Top of EXCERPTED PASSAGE
Since its inception, the primary goal of this laboratory has been development of strategies to treat or to prevent infections by RNA viruses. We have used poliovirus and hepatitis C virus (HCV) as our primary model systems. Our expertise in virology, biochemistry and mechanistic enzymology brings a unique combination of intellectual and technical resources to the study of RNA viruses.

Our initial focus was the viral RNA-dependent RNA polymerase (RdRp).  In particular, we were interested in the kinetic, thermodynamic and structural basis for fidelity of nucleotide incorporation, a topic of considerable importance not only for accurate maintenance, transmission and expression of genetically encoded information but also for targeting the RdRp for antiviral therapy.  These studies have led to exciting discoveries that have moved the lab into many new areas, including enzyme dynamics, vesicular trafficking, innate immunity, vaccine development and mitochondrial molecular biology.
Bottom of EXCERPTED PASSAGE
> WHAT YOU NEED TO DO:
1) According to the lab research overview, which two viruses has the lab used as its main model systems?
2) Continue the lab research overview from its last sentence.
The listing that comes next is from a separate source and has nothing to do with the lab research overview.
Top of DATA RECORDS
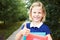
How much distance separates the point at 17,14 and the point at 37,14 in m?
9.94

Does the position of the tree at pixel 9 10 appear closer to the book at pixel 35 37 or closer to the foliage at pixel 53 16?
the foliage at pixel 53 16

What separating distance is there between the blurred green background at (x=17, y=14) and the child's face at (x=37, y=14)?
4497mm

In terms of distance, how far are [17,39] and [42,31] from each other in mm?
358

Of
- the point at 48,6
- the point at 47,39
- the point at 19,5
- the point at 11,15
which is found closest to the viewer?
the point at 47,39

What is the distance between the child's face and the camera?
2.98m

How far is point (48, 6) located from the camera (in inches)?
298

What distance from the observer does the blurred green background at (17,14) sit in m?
7.62

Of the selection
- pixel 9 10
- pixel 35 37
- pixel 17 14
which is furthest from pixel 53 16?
pixel 17 14

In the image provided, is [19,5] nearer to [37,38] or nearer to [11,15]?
[11,15]

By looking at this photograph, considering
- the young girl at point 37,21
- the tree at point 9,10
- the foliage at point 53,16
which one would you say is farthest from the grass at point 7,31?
the young girl at point 37,21

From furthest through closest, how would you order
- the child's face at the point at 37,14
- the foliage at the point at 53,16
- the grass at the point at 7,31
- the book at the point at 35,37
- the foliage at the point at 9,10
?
the foliage at the point at 9,10 < the grass at the point at 7,31 < the foliage at the point at 53,16 < the child's face at the point at 37,14 < the book at the point at 35,37

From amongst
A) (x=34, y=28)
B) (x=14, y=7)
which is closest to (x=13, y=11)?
(x=14, y=7)

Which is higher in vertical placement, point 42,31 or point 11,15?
point 42,31

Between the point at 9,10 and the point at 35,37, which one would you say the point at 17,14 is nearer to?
the point at 9,10
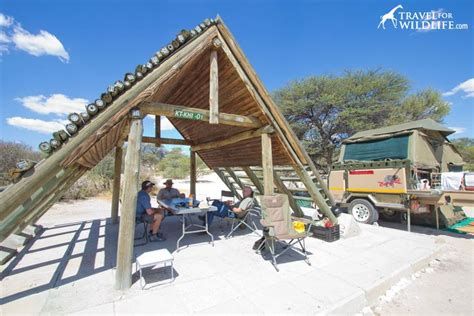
Bottom of DATA RECORDS
> RESULTS BY TASK:
1) Poliovirus and hepatitis C virus (HCV).

2)
Our work is highly collaborative and includes research teams from academia (local, national and international), government and industry. We currently have projects in the following areas:

RNA-dependent RNA polymerase mechanism;
Picornavirus genome replication;
HCV NS5A protein: a phosphorylation code as a determinant of viral persistence;
Mitochondrial transcription: drug toxicity and disease;
Viral attenuation and vaccine development;
Lethal mutagenesis as an antiviral strategy.